I think it might be of interest to those attentive to the heated discussion regarding Clint Eastwood's film, American Sniper, and the varied responses to the protagonist to quote from Max Hastings' Armageddon on the perception of snipers from the perspective of the infantryman. Hastings, the pre-eminent military journalist/historian of WWII, author of many books on that conflict, focuses on the last year of the war in the European theatre and carefully examines the experiences and thoughts of those fighting on the ground for the American, British, Russian and German armies.
The following quotation is from page 88.
"Almost every soldier on both sides shared a hatred of snipers, which frequently caused them to be shot out of hand if captured. There was no logic or provision of the Geneva Convention to justify such action. Sniping merely represented the highest refinement of the infantry soldier's art. Its exercise required courage and skill.
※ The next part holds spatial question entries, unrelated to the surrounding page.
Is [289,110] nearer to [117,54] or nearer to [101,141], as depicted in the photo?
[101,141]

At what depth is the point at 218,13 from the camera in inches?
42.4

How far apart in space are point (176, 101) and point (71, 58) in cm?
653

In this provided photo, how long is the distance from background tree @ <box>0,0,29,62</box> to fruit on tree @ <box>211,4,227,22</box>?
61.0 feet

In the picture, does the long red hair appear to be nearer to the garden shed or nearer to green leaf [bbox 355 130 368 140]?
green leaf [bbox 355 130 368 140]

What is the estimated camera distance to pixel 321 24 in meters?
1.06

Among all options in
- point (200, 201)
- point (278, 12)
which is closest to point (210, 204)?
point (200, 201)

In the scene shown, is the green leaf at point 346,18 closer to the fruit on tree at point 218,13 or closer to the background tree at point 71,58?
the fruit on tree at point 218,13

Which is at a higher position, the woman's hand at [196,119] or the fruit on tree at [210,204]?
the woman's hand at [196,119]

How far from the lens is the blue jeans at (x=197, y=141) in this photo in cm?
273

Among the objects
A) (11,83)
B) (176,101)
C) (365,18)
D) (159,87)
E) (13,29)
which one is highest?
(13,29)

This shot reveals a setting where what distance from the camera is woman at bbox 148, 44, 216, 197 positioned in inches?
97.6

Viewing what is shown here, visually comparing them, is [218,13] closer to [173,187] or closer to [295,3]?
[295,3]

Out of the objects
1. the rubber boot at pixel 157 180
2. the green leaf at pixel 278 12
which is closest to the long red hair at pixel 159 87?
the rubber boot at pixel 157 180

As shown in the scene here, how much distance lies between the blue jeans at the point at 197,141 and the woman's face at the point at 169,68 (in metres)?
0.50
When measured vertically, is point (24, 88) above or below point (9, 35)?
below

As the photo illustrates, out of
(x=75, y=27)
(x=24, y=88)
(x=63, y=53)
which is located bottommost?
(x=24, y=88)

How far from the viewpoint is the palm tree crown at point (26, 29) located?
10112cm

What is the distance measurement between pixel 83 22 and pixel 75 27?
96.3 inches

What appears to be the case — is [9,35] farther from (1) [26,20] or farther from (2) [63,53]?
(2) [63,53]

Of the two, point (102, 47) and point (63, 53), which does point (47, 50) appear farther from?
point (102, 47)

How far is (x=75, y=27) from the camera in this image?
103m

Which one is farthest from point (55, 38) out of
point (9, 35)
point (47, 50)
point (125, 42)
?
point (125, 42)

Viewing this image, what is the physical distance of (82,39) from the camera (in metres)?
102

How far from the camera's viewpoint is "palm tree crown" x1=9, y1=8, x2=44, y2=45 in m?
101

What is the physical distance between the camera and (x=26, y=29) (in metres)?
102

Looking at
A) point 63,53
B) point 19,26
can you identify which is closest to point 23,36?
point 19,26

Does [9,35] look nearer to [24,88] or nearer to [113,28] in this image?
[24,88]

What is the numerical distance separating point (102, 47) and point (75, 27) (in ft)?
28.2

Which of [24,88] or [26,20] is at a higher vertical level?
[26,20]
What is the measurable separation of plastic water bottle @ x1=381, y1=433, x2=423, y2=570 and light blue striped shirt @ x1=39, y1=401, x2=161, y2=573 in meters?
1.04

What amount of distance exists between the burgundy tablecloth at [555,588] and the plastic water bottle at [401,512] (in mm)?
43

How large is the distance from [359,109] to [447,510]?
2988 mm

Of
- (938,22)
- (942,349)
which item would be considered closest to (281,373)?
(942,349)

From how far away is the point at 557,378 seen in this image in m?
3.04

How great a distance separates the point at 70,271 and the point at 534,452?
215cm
Yet, sniping made the random business of killing, in which they were all engaged. become somehow personal and thus unacceptable to ordinary footsoldiers."
The sniper is perceived as a different sort of person, even by fellow soldiers. That difference is not one which is admired, but produces a revulsion that crosses national boundaries.
If Hasting's observations from WWII still hold, when the infantrymen are volunteers and not simply conscripts, it may be that those who lionize the American sniper Eastwood depicts, only do so because they have not experienced him close and personal. If they did, they might have second thoughts.